Gambling has been on the rise across American society for a half-century now, and Victor Matheson provides an overview of the latest frontier in “Sports Gambling” (Milken Institute Review, Second Quarter 2023, pp. 12-21). He begins with some broader context:

The past 60 years have witnessed a massive transformation of the gambling landscape in the United States. In the early 1960s, the only legal casinos in the country operated in Nevada, no states ran lotteries, and essentially all sports bets were either made informally among friends or through illegal bookies. These days, 45 state governments sell $100 billion in lottery tickets each year, with multistate lotto games like Powerball and Mega Millions occasionally offering jackpots exceeding $1 billion. Nearly 1,000 casinos and card rooms operate across 41 states, generating over $50 billion in net gaming revenue. And nowhere has the gambling industry changed more rapidly than in sports betting, where nationwide expansion has led to an increase in legal wagering from just under $5 billion in 2017 to nearly $100 billion in 2022.

Matheson runs through a number of the most prominent US examples of how gambling on sports led to bribery of players and officials to alter the outcome of games. But for big-revenue sports, a huge share of the money comes from television and media rights in general–and gambling helps to drive that interest. People watch games they would not otherwise watch, and watch until the bitter end, if they have a bet placed on the game or the point spread.

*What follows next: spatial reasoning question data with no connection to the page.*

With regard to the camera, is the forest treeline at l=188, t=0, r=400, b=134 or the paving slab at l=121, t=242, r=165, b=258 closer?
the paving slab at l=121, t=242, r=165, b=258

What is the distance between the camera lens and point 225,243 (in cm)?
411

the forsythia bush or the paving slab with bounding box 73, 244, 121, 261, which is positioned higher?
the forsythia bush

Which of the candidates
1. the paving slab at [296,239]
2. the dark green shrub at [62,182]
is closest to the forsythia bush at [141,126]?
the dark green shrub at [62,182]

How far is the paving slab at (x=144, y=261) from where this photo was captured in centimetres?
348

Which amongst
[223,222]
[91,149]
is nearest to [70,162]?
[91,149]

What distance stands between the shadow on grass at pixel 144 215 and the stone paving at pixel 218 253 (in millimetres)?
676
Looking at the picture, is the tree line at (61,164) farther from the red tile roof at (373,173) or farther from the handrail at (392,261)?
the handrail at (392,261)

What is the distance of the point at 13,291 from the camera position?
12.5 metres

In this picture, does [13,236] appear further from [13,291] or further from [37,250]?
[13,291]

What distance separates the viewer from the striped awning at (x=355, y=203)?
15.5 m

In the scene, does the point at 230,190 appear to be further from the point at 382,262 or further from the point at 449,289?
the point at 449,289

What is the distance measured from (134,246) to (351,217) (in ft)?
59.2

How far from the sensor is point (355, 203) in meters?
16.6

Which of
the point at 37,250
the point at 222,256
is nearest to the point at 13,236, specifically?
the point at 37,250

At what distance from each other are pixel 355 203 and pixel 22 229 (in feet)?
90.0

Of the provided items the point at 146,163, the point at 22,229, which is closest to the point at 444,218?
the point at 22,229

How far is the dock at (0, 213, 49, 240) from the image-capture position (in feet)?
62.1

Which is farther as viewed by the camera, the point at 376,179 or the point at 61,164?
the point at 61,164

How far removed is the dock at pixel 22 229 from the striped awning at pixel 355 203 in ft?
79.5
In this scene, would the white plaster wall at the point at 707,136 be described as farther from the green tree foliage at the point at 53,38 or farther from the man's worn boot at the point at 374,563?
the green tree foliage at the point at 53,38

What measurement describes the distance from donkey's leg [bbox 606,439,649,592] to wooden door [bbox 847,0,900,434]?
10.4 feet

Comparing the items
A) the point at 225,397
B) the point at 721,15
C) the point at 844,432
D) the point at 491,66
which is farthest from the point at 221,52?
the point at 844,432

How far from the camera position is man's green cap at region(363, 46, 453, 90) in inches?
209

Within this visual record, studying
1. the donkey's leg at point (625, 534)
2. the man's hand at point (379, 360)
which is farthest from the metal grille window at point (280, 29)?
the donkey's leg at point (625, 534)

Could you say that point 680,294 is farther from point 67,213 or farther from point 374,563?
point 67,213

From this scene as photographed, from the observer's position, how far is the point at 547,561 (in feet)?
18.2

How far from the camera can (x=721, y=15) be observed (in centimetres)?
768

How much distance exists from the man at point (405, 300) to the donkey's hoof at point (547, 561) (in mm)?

In 2018, the Supreme Court decision in Murphy v. National Collegiate Athletic Association held that the Professional and Amateur Sports Protection Act of 1992 was unconstitutional. Under that law, the federal government could prevent a state from legalizing sports gambling. Just five years later, 28 states and the District of Columbia have legalized sports gambling, and more state are on the way. At least so far, however, California, Texas and Florida are hold-outs against the general trend.

But not all sports gambling is created equal. In some states, the gambler needs to actually show up in person at a casino or other designated location to place a bet. In other states, you can also bet through your computer or through smartphone apps. Matheson writes:

There is a world of difference in impact between mobile gambling and in-person wagering. In-person-only states typically averaged total betting of less than $100 per person in 2022, while the comparable figure in states with legal mobile betting is in the neighborhood of $1,000 per resident. In New York, for example, the sports handle (the total amount wagered on sport competitions) rose from $21 million in December 2021 to $1.7 billion in January 2022 after the state’s first mobile gambling apps went live.

Ironically, in New Jersey, which led to fight to overturn PASPA in order to revive the Atlantic City casinos, only $900 million of the $11 billion of sports betting that took place in the state in 2022 was wagered at its casinos. Even in Nevada, known for its casino pleasure palaces, two-thirds of all sports betting has moved out of the gaming rooms to mobile apps since the latter debuted in 2020.

The most common argument in favor of sports gambling is that having it above-ground and legal is better than having it be hidden away. The argument has some truth in it. Matheson writes:

[O]rganized sports’ dim views on gambling evolved for multiple reasons. … [G]ambling-related corruption in countries with legal sports gambling — notably, the UK — didn’t appear to be markedly worse than in the U.S. In fact, a reasonable case can be made that legalizing gambling actually reduces match-fixing by bringing betting out of the shadows. In a legal setting, leagues can partner with sportsbooks (companies that organize sports gambling) to identify athletes engaging in gambling. In addition, leagues can work with sportsbooks to identify patterns of suspicious betting — tracking that would be nearly impossible if the wagers were underground.

As someone who is overly interested in a wide variety of sports, seeing odds and how they evolve is one more interesting prism through which to view games. Moreover, I have my own preferences for blowing modest amounts of money on entertainment that would not necessarily be approved by others, so I try not to be obnoxious about how others spend their entertainment budget.

On the other side, I’ve been known to rail against pretty much all forms of legalized gambling, as essentially a tax on mathematical illiteracy. In the case of sports gambling, Matheson cites estimates that every dollar bet with sports books results in a loss of 7.7 cents. When you bet again and again, on average you lose again and again. Matheson writes: ” Between the court’s decision in June 2018 and the end of 2022, sports gamblers made over $190 billion in legal wagers generating $14 billion in gross revenues for the sportsbooks (that is, the amount taken in from bets minus payoffs to winners). This represents nearly a 20-fold increase in under five years.”

The enormous rise in legalized gambling across many settings is typically described as a fun and games, with just a soupçon of adults-only wickedness for added attractiveness. But the general pattern across gambling industries is that the bulk of revenue doesn’t come from people who bet, say, $20 on the Super Bowl. Instead, it comes from a relatively small share of the population (maybe 5-10%) that bets enough to cause real tradeoffs, sometimes severe tradeoffs, in their day-to-day economic lives. In the case of sport gambling, young men in particular are disproportionately vulnerable to the “all the cool dudes do it” vibe. The rise in gambling revenue across US society is built on such vulnerabilities.